It's late and I know I'm missing a bit of something in my numbers, but they are ballpark and delay should approach 0ms as the bandwidth goes up. Even one of the HFSC papers shows the maximum 160byte packet delay as a simple function of packet-size/bandwidth, with the 160byte packet @ 64Kb/s having a just under 20ms measured latency during their torture test.
Again, I'm not trying to downplay m1+d, but just be careful of your audience if trying to help a home user.
-
Linkshare cannot use more bandwidth that it has allocated if the link is saturated, and that's the only time any of these discussions even matter. No point in traffic shaping if you have enough bandwidth.

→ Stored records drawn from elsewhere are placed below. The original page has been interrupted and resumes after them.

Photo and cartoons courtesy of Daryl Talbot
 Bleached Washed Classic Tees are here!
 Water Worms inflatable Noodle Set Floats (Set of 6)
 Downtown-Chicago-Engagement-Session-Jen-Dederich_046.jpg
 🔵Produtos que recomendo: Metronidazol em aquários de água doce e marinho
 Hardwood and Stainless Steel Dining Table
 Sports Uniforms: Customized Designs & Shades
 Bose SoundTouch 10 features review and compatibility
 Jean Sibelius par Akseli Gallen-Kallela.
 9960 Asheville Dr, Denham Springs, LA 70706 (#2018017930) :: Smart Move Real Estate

I need to make a post in here specifically about link-share, but to put it plainly, you are incorrect again. Link-share uses "virtual time", which means all link-share queues get traffic allocated based on a ratio. Link-share only keeps the ratios correct, not any actual hard-set bitrate, just a ratio. The following example is taken from this post https://forum.pfsense.org/index.php?topic=90512.msg505122#msg505122
pfTop: Up Queue 1-6/6, View: queue, Cache: 10000 16:55:57 QUEUE BW SCH PR PKTS BYTES DROP_P DROP_B QLEN BORR SUSP P/S B/S root_pppoe0 640K hfsc 0 0 0 0 0 0 0 0 qBulk 1000 hfsc 214 76697 0 0 1 1 695 qACK 500K hfsc 1697 94153 0 0 0 3 211 qNTP 25000 hfsc 0 0 0 0 0 0 0 qTEST1 **1000** hfsc 1285 1500K 19 7521 38 9 **11K** qTEST2 **6000** hfsc 3067 3792K 0 0 35 52 **67K**
Notice how the queue is using ~88x (convert bytes to bits) more than is allocated. (1Kb vs 11KB and 6Kb vs 67KB)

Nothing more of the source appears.